Of course for each domain you want to change examplekey.pem, examplecert.pem, and *.example.com. Replace NNNNN with a serial number, increment for each iteration of the loop.

You should be able to easily write a script that loops through the desired domain names and updates the various Nginx configuration files.

3
  • NNNNN is a serial number. It should be different for each certificate. But for what you're doing, not critical.
    – Deathgrip
    Aug 8, 2017 at 3:37
  • I'd have the same script do everything, create the cert and key, move them into the proper directories, modify the server block in nginx.conf.
    – Deathgrip
    Aug 8, 2017 at 4:00
  • I suggest editing and removing the serial altogether (I humbly think it's problematic for one with say 20 sites).
    – user149572
    Aug 13, 2017 at 20:20
1

I'll add acmetool to the ring of let's encrypt clients here, it's dead simple once you get feed it the paths. acmetool want www.site1.org acmetool want www.site2.net etc.

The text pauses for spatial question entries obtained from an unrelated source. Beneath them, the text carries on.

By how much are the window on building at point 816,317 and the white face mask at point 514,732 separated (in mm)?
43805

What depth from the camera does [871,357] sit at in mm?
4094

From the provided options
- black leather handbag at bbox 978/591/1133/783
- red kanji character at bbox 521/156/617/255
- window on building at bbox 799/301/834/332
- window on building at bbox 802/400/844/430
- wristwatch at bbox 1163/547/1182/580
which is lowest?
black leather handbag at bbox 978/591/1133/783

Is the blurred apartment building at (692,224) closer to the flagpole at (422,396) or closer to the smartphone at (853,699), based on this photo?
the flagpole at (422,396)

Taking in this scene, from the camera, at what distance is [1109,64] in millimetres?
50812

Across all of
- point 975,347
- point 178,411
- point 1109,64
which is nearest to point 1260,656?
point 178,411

You do have to point the acme request to the right place with a location {} block in nginx... it handles the updates via cron if you like.

0

Use certbot --nginx -d your.domain.name should do the trick and certbot should automatically update your nginx config

Ok so after you have your Virtualhosts setup you can run for every of the domains where you will use ssl command certbot --nginx -d your.domain.name which will ask you few questions and generate the proper config file. Or you could just run certbot --nginx if you already have hostnames on nginx. It will include automatically configuration files for nginx the old will be saved as .old.

You can check this tutorial too: https://www.digitalocean.com/community/tutorials/how-to-secure-nginx-with-let-s-encrypt-on-ubuntu-16-04 Dont forget to add crontab with certbot --renew.

3
  • I suggest improving the answer by giving explanation on how to actually do it with certbot (the main stages of the process) and what to change in the Nginx conf. I think it could server more users and give more thumbs up.
    – user149572
    Aug 14, 2017 at 8:39
  • @Benia - Nginx on Ubuntu 16.04 is a good starting point. As well as going through the Certbot Documentation.
    – Deathgrip
    Aug 14, 2017 at 17:39
  • This is true as is, but as this is a QA session, the answer should be given to the body of the question - how is it done with a personal explanation of the answerer - in its own words.